Aber in der Opposition sitzen sie auch mit PDS und Grünen in einem Boot. Da wird die CDU dann immer wieder Gelegenheit finden, die Schuld der „Linken Volksfront“ zuzuschieben, wenn nichts vorwärtsgeht.

Da habe ich überhaupt keine Sorge. Man sitzt nur in einer Koalition in einem Boot. In der Opposition sitzt man in drei getrennten Booten. Da rudert man unterschiedlich, vielleicht auch mal im Gleichklang. Wenn wir der Öffentlichkeit klarmachen können, daß die CDU beispielsweise Busspuren verhindert, dann werden wir sie durchsetzen, auch wenn dann die PDS zustimmt.

Ist eine solche Perspektive realistisch bei einer SPD-Fraktion, die sich nicht einmal traute, Heckelmann einen Tritt zu geben?

Sicherlich hat die SPD nicht kraftvoll gewirkt. Aber das ist nicht der Punkt. Entscheidend ist doch: wer es nicht schafft, sich in der Regierung zu profilieren, der wird wenigstens in der Opposition gezwungen, kämpfen zu müssen, sich bekennen zu müssen. Es ist doch so, daß ein Teil der Abgeordneten sagt: Was machen wir denn, wenn uns die Verwaltung nicht mehr zuarbeitet? Da sind in den letzten Jahren einige muskelschwach geworden, weil der Selbstbehauptungszwang fehlte.

Können Sie sich ein Angebot der CDU vorstellen, bei dem die SPD wieder in den Senat gehen sollte?

Die CDU kommt politisch mit nichts rüber, was interessant und nicht selbstverständlich ist. Selbst wenn die CDU der SPD fünf der zehn Ressorts überließe, würde das nicht als Erfolg, sondern nur als notariell beglaubigte Postensucht der SPD gehandelt werden. Wenn die CDU sagt, wir machen Berlin- Brandenburg und sparen gemeinsam – das ist doch kein großes Programm, mit dem sich die SPD gegenüber der CDU als linke Partei profilieren kann.

Ich habe im übrigen vor fünf Jahren erlebt, daß wir von der CDU gar nicht viel zu fordern brauchten – es wurde uns fast alles zugestanden.
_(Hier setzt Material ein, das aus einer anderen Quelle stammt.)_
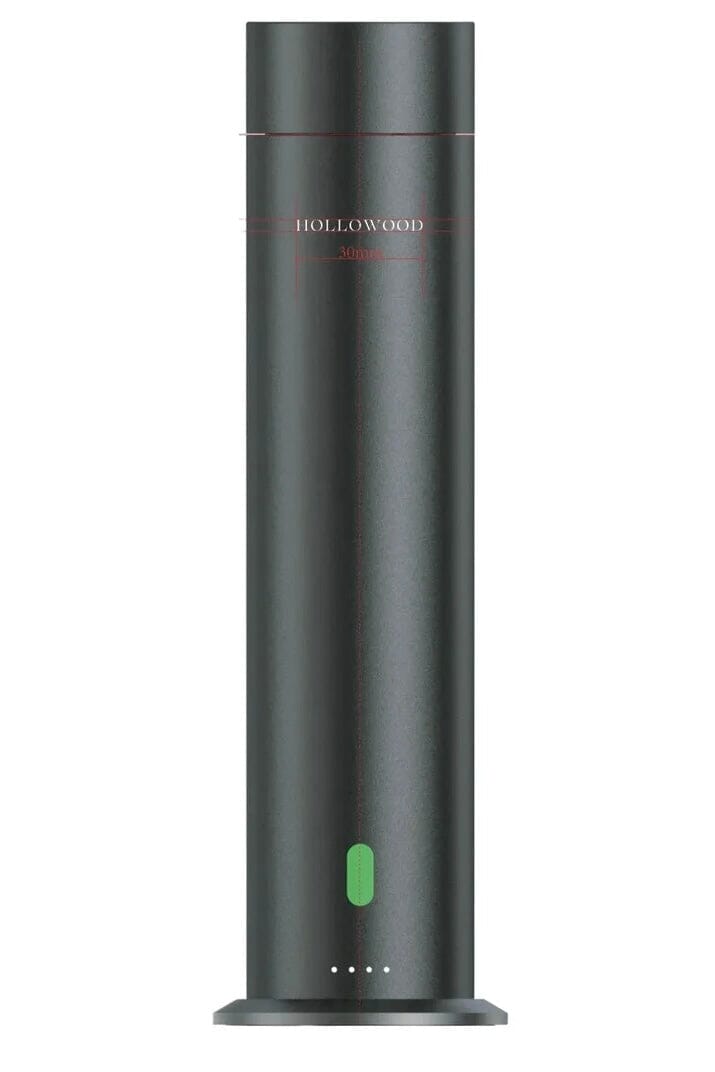 The Tower Waterless Oil Diffuser GIFT/OTHER:~~Unassigned~~ HOLLYWOOD 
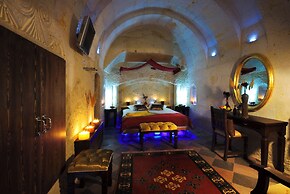 Perimasali Cave Hotel - Cappadocia
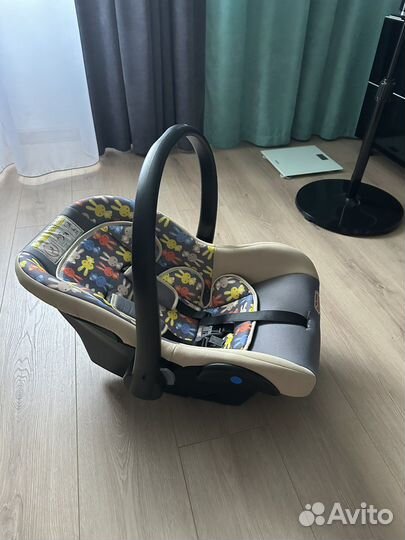 Автолюлька от 0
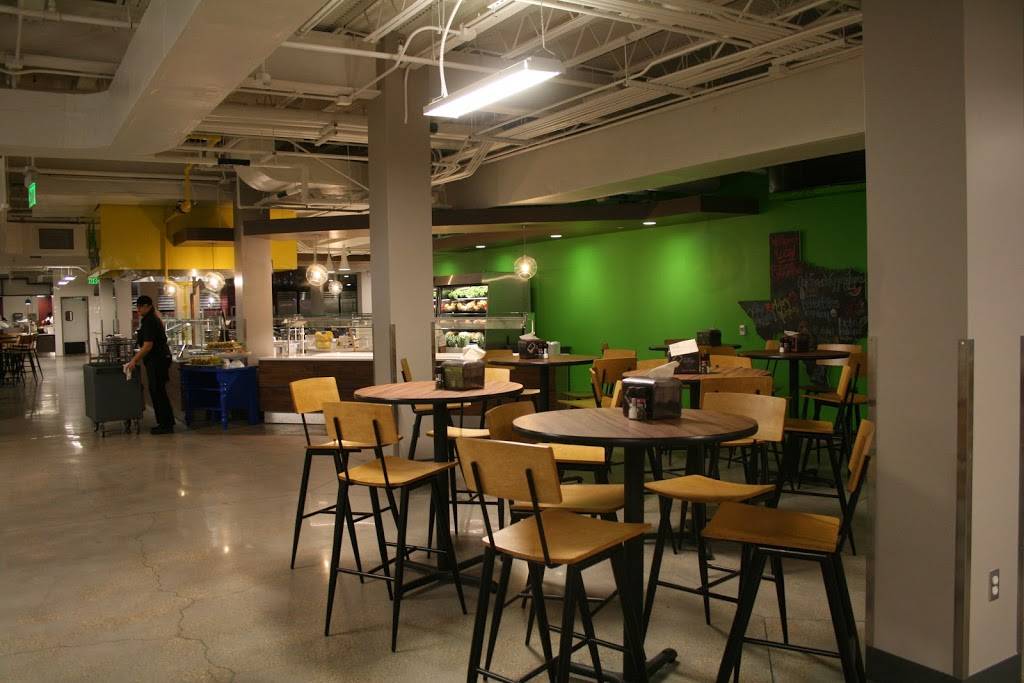 Commons Dining Hall | restaurant | 676 Lubbock St, College Station, TX 77843, USA | 9798453211 OR +1 979-845-3211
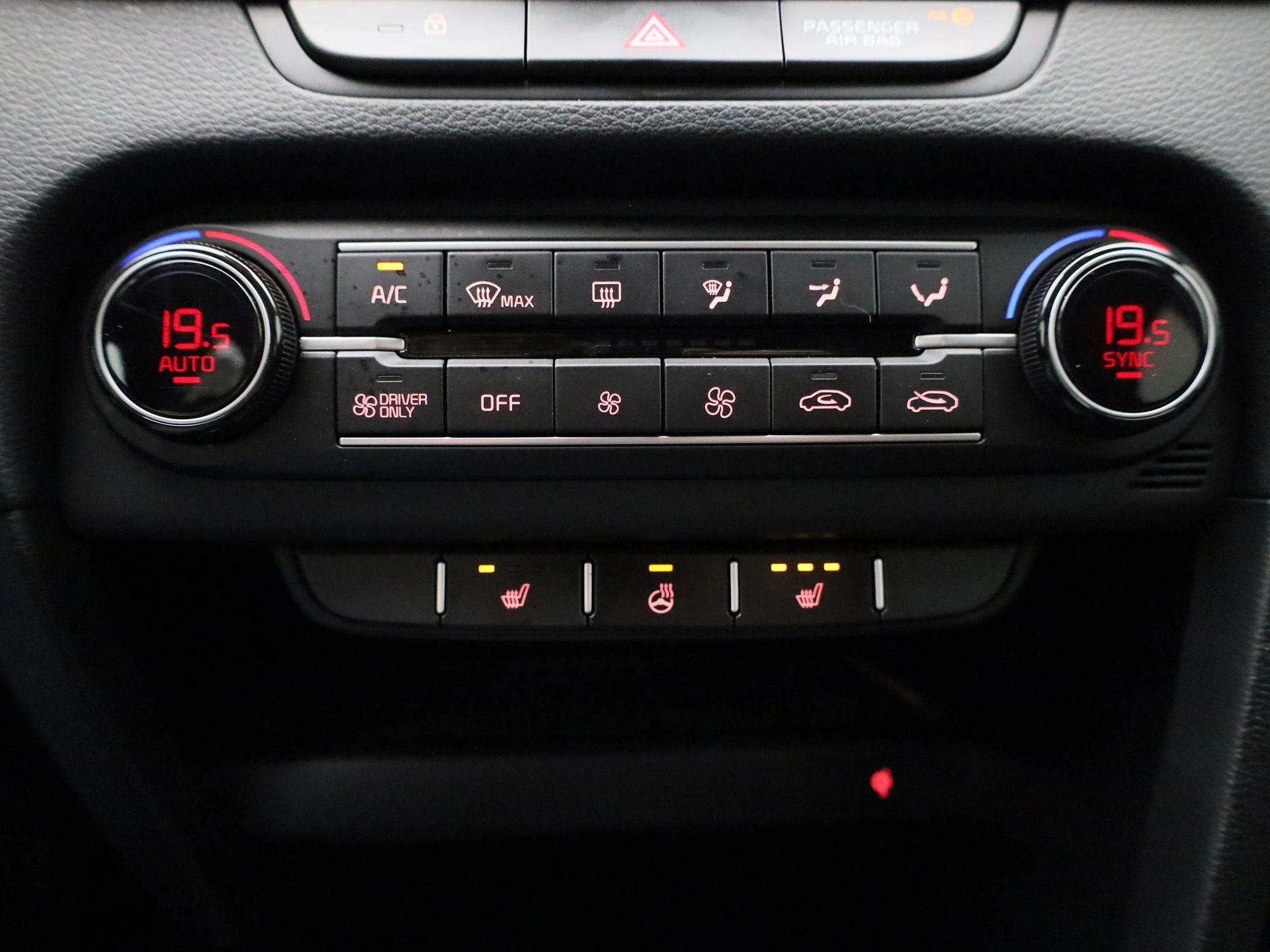 Kia cee'd Sportswagon Business Line 1.6 GDi PHEV DCT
Man war bei der CDU so scharf darauf, wieder an die Fleischtöpfe der Macht zu kommen, daß so ziemlich alles unterschrieben wurde. Aber als es dann darum ging, das dort Fixierte einzufordern, da wollte die CDU nicht mehr viel davon wissen – und der eine oder andere SPD-Senator auch nicht.

Das Versagen in der Großen Koalition ist offenkundig. Warum wollen andere Sozialdemokraten dennoch weitermachen?

Wenn man sich bei den Rednern des Parteitags anschaut, wer eine Aufgabe in der Großen Koalition wahrnimmt oder ein Amt anstrebt, dann zeigt sich, daß vor allem jene für die Große Koalition eintreten, die sich jetzt kaum noch etwas anderes vorstellen können. Hier hat Marx immr noch recht: Das Sein bestimmt das Bewußtsein.